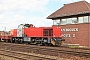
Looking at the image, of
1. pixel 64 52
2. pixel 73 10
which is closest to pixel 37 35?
pixel 73 10

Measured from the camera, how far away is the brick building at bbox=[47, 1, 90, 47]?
28328 millimetres

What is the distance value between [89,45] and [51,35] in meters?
6.82

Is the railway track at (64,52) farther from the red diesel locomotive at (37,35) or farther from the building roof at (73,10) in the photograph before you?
the building roof at (73,10)

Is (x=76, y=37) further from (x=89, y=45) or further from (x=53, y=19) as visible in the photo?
(x=53, y=19)

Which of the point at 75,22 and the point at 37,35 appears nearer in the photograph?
the point at 37,35

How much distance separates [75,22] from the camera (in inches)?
1181

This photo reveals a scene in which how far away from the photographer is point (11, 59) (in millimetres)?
12711

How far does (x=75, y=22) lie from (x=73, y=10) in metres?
2.58

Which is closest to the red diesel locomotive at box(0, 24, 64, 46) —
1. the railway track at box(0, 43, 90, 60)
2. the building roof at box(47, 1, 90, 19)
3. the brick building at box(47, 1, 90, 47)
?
the brick building at box(47, 1, 90, 47)

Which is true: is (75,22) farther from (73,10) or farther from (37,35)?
(37,35)

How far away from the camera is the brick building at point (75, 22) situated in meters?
28.3

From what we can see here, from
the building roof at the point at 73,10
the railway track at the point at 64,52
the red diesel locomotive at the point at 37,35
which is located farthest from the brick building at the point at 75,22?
the railway track at the point at 64,52

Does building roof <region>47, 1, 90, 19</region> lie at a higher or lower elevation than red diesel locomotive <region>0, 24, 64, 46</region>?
higher

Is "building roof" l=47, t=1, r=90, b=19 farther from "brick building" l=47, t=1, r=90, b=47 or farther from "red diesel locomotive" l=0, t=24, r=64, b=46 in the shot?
"red diesel locomotive" l=0, t=24, r=64, b=46
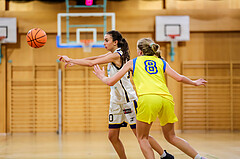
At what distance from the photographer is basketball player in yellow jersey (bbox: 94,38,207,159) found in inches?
144

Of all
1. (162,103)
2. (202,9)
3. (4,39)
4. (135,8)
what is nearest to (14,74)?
(4,39)

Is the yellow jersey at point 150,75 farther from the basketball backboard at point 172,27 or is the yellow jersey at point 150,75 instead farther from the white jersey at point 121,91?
the basketball backboard at point 172,27

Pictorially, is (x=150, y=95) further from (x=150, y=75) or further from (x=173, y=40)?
(x=173, y=40)

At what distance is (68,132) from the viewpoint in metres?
10.3

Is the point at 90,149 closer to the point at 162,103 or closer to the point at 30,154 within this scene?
the point at 30,154

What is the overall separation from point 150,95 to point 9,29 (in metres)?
7.68

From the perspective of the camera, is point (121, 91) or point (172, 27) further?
point (172, 27)

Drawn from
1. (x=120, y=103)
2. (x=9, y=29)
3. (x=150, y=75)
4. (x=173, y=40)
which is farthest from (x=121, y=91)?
(x=9, y=29)

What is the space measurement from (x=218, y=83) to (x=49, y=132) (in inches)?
234

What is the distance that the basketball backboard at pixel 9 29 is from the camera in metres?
9.98

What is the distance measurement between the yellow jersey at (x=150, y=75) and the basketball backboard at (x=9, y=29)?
726 centimetres

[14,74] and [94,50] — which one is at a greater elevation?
[94,50]

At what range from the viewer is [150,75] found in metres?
3.74

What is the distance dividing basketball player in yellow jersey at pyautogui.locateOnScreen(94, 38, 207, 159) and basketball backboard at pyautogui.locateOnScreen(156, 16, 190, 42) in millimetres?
6338
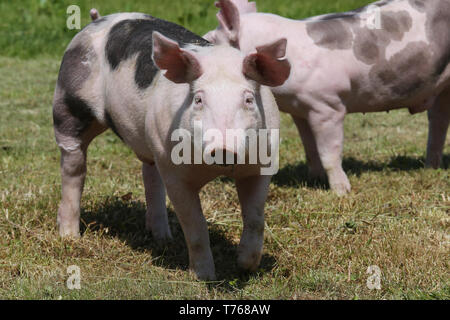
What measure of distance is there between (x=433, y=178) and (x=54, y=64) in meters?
6.54

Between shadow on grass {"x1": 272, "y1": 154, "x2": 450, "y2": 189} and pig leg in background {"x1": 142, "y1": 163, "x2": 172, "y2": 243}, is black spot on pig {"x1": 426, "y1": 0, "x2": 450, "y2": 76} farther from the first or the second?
pig leg in background {"x1": 142, "y1": 163, "x2": 172, "y2": 243}

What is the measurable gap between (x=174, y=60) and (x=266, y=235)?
1.39m

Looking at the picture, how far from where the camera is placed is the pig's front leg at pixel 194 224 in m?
3.37

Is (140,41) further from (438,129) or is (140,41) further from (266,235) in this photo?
(438,129)

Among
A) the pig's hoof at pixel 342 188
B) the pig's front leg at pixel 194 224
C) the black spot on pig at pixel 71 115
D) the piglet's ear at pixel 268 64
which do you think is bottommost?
the pig's hoof at pixel 342 188

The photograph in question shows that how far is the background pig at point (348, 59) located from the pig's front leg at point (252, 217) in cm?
156

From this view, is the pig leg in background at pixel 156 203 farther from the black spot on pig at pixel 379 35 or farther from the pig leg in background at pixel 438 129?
the pig leg in background at pixel 438 129

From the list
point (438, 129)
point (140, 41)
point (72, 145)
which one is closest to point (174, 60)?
point (140, 41)

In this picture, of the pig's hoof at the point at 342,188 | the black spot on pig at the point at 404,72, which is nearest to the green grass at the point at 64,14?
the black spot on pig at the point at 404,72

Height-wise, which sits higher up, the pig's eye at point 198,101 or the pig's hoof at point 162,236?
the pig's eye at point 198,101

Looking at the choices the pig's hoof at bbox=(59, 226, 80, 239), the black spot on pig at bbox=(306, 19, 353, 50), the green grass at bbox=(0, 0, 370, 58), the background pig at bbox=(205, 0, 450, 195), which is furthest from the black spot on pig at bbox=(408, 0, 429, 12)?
the green grass at bbox=(0, 0, 370, 58)

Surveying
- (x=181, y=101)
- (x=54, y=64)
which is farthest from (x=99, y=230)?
(x=54, y=64)

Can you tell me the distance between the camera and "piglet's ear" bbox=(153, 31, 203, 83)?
9.95ft
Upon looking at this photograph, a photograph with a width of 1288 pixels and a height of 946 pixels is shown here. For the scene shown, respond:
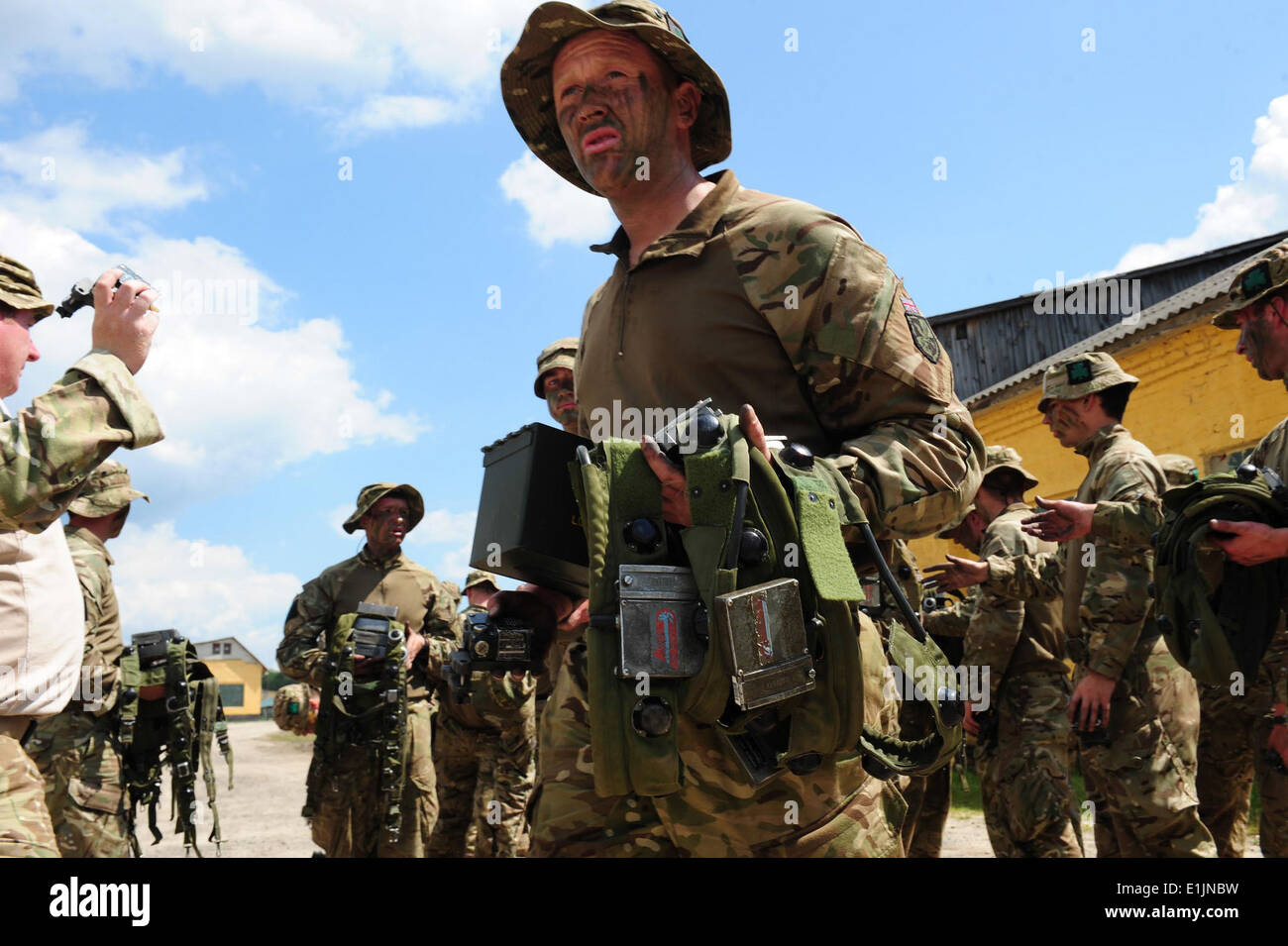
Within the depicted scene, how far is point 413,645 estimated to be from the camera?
25.6 feet

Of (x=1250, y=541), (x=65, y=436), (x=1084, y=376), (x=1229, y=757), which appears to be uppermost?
(x=1084, y=376)

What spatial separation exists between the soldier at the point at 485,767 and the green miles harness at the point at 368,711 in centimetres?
79

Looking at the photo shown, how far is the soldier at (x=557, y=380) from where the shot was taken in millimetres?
6703

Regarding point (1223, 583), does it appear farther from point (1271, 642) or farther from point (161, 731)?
point (161, 731)

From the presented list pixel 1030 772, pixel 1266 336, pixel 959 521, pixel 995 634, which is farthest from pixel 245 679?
pixel 959 521

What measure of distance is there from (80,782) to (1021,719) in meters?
5.49

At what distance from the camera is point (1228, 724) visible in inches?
233

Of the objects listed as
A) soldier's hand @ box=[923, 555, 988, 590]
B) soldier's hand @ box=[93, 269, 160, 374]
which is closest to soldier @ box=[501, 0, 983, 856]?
soldier's hand @ box=[93, 269, 160, 374]

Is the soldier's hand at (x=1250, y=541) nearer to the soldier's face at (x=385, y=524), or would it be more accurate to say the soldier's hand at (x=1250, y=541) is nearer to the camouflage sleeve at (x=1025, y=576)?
the camouflage sleeve at (x=1025, y=576)

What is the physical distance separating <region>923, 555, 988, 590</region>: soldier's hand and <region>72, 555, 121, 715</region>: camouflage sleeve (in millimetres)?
4950

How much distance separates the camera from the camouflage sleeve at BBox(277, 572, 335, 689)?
7695mm

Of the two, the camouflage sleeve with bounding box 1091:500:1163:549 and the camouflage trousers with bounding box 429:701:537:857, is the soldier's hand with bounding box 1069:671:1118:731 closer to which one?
the camouflage sleeve with bounding box 1091:500:1163:549

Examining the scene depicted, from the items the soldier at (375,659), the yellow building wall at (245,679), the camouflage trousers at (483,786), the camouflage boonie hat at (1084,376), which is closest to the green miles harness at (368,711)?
the soldier at (375,659)

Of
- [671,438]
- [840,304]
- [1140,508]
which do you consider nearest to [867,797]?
[671,438]
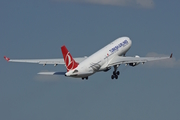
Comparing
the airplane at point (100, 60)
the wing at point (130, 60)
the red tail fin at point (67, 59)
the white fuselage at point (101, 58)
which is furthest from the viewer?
the wing at point (130, 60)

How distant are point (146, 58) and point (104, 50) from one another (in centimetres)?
775

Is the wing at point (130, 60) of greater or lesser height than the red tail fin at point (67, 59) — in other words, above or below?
above

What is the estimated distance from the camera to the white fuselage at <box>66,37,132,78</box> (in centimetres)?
9981

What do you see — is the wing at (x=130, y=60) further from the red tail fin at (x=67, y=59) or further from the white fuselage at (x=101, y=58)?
the red tail fin at (x=67, y=59)

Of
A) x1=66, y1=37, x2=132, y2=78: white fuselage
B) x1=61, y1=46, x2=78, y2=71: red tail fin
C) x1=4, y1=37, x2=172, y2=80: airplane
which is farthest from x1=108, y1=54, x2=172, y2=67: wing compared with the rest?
x1=61, y1=46, x2=78, y2=71: red tail fin

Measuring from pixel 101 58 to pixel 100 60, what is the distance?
2.09ft

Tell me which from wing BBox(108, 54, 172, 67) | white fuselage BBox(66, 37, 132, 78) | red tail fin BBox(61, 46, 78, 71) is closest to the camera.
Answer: red tail fin BBox(61, 46, 78, 71)

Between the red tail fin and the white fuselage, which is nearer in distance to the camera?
the red tail fin

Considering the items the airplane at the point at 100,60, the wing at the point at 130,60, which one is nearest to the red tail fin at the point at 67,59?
the airplane at the point at 100,60

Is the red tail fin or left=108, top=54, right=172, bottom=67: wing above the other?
left=108, top=54, right=172, bottom=67: wing

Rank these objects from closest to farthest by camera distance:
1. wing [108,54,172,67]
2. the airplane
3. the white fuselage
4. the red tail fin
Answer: the red tail fin < the airplane < the white fuselage < wing [108,54,172,67]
○ ○ ○ ○ ○
PROBLEM REQUIREMENTS — Take the lines from the one containing "Is the red tail" through the end of the records, and switch "Rank" to "Order" in them. Reproduce those lines with every other detail unchanged.

ANSWER TO THIS TASK —
Is the red tail fin or left=108, top=54, right=172, bottom=67: wing above the other?
left=108, top=54, right=172, bottom=67: wing

Order these objects from closest to farthest by camera distance:
1. wing [108,54,172,67]
2. the airplane
3. the white fuselage
4. the red tail fin
Answer: the red tail fin < the airplane < the white fuselage < wing [108,54,172,67]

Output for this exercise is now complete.